▶ **Prompt**
Starting at the top of the data and ending with the line that holds "common name: thomson's gazelle", transcribe each line exactly; include both ends.
========
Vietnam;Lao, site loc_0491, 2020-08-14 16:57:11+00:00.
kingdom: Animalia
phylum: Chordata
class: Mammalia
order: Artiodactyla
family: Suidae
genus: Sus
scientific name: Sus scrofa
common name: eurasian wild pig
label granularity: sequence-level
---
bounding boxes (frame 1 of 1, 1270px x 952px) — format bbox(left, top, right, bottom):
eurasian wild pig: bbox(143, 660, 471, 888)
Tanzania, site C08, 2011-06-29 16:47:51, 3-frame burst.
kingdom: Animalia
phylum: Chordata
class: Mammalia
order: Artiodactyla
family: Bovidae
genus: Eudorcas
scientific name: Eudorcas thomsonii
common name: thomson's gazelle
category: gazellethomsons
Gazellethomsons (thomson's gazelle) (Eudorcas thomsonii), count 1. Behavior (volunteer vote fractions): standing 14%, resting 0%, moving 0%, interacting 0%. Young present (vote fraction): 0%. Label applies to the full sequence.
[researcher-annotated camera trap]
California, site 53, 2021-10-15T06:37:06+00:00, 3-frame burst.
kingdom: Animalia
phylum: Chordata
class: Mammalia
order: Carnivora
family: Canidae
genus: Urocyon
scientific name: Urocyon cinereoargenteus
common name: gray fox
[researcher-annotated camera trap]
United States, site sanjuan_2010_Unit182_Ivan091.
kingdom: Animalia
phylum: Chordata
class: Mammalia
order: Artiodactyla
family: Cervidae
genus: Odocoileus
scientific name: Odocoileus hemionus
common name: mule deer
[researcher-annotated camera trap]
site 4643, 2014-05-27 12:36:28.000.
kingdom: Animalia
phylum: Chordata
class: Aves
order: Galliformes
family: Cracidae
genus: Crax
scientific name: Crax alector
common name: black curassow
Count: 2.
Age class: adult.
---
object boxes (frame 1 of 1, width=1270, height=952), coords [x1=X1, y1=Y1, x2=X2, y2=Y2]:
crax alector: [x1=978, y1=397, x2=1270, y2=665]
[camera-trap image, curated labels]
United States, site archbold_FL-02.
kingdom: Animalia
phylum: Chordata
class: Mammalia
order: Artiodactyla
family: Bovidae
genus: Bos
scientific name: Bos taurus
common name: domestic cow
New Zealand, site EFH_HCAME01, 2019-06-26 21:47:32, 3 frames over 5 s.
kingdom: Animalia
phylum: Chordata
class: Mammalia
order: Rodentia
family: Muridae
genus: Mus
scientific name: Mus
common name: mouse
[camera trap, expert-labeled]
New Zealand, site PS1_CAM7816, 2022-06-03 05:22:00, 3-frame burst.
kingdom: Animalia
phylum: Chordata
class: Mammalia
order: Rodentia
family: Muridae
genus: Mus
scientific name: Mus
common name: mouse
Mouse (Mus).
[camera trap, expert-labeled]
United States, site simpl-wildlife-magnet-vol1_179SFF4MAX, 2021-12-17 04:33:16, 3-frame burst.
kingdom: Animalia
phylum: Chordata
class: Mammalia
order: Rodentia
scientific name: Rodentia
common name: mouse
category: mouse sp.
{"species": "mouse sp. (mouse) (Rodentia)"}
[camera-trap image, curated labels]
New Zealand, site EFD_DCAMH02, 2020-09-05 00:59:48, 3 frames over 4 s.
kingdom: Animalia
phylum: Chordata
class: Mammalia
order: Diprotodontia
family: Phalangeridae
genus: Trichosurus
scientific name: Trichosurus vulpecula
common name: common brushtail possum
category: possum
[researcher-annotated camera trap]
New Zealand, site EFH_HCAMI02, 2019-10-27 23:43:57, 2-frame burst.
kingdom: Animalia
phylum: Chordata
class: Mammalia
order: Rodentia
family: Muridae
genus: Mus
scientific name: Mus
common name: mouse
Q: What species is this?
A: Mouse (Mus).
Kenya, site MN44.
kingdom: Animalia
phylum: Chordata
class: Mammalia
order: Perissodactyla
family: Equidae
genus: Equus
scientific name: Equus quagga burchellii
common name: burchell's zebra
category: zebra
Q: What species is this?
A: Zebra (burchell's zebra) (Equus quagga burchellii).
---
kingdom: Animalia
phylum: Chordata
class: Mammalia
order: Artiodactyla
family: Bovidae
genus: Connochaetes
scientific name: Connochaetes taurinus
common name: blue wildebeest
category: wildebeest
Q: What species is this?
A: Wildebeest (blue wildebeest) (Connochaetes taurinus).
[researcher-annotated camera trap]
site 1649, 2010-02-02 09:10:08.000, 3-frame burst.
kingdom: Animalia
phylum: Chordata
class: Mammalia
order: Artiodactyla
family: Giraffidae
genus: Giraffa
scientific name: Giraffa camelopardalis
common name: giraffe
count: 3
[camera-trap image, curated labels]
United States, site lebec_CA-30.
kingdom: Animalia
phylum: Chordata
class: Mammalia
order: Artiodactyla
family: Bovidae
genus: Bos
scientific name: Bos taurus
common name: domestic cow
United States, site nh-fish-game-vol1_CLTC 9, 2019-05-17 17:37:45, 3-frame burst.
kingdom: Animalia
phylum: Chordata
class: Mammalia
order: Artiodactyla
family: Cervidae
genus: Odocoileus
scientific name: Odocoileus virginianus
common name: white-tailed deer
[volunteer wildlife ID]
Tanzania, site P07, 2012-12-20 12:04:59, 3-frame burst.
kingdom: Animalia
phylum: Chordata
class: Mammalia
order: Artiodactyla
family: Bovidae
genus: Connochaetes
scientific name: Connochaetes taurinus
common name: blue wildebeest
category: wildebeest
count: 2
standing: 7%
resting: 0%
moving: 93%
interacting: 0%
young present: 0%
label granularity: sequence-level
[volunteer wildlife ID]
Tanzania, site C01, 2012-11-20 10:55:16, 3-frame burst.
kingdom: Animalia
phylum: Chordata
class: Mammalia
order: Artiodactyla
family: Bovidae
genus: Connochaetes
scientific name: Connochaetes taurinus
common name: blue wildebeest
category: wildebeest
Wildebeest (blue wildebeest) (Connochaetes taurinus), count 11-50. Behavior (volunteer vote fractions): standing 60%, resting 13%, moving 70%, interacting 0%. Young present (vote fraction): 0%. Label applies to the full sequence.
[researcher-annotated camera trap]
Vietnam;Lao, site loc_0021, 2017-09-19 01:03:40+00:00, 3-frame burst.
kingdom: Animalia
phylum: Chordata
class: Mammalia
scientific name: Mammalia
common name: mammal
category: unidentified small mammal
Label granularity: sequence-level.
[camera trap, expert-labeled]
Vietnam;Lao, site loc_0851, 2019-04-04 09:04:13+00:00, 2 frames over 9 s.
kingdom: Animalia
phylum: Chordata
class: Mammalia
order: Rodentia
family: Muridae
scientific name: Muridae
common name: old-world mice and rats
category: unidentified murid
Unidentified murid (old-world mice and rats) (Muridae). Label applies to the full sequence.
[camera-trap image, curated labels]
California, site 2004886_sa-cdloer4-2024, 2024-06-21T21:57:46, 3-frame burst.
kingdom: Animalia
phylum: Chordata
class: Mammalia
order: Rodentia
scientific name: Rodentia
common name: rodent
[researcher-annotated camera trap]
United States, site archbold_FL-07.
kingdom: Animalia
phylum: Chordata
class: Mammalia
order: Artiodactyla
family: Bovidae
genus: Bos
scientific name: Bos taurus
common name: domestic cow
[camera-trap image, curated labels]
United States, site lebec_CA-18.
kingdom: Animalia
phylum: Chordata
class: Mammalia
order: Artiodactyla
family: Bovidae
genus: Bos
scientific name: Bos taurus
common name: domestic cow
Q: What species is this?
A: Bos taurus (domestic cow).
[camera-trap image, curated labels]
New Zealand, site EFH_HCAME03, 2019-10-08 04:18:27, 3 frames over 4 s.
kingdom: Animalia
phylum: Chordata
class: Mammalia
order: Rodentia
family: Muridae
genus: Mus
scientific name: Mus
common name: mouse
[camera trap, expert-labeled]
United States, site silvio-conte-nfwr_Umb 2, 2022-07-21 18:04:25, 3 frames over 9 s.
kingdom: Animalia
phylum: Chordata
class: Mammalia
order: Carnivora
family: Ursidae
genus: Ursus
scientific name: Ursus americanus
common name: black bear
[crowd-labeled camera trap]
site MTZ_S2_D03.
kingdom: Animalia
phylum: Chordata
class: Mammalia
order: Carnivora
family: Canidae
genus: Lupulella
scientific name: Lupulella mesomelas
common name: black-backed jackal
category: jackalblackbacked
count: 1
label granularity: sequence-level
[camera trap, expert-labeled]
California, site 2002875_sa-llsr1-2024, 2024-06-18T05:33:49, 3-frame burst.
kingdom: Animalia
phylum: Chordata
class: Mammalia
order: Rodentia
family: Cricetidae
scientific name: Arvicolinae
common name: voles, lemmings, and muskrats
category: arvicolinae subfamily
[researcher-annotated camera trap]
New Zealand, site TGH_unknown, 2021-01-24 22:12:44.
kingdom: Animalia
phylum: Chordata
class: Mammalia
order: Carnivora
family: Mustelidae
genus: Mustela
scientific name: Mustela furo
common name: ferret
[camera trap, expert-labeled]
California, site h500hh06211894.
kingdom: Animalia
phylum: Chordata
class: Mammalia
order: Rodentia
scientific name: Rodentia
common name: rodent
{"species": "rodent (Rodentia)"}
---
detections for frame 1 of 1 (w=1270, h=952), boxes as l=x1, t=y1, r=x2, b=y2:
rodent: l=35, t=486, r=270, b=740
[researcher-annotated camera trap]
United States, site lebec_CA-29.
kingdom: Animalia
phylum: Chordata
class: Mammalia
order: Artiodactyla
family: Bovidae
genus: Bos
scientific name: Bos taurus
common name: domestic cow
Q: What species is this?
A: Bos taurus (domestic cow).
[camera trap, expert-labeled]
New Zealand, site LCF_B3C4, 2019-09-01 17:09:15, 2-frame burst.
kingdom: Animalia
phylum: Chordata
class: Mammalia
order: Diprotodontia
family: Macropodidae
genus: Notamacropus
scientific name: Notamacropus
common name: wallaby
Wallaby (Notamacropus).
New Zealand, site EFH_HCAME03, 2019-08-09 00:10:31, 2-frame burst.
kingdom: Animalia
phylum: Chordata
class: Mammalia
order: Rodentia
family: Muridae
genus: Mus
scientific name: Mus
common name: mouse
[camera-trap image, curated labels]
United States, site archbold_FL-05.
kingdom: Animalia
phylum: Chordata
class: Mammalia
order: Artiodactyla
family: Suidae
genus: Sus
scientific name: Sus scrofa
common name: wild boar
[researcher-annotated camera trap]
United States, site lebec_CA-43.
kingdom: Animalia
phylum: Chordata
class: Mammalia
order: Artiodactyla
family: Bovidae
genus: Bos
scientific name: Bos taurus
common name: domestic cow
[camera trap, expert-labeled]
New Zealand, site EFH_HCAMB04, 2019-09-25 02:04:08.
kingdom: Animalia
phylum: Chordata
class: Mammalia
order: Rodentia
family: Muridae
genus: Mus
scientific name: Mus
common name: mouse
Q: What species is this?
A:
========
▶ **Solution to this task**
Vietnam;Lao, site loc_0491, 2020-08-14 16:57:11+00:00.
kingdom: Animalia
phylum: Chordata
class: Mammalia
order: Artiodactyla
family: Suidae
genus: Sus
scientific name: Sus scrofa
common name: eurasian wild pig
label granularity: sequence-level
---
bounding boxes (frame 1 of 1, 1270px x 952px) — format bbox(left, top, right, bottom):
eurasian wild pig: bbox(143, 660, 471, 888)
Tanzania, site C08, 2011-06-29 16:47:51, 3-frame burst.
kingdom: Animalia
phylum: Chordata
class: Mammalia
order: Artiodactyla
family: Bovidae
genus: Eudorcas
scientific name: Eudorcas thomsonii
common name: thomson's gazelle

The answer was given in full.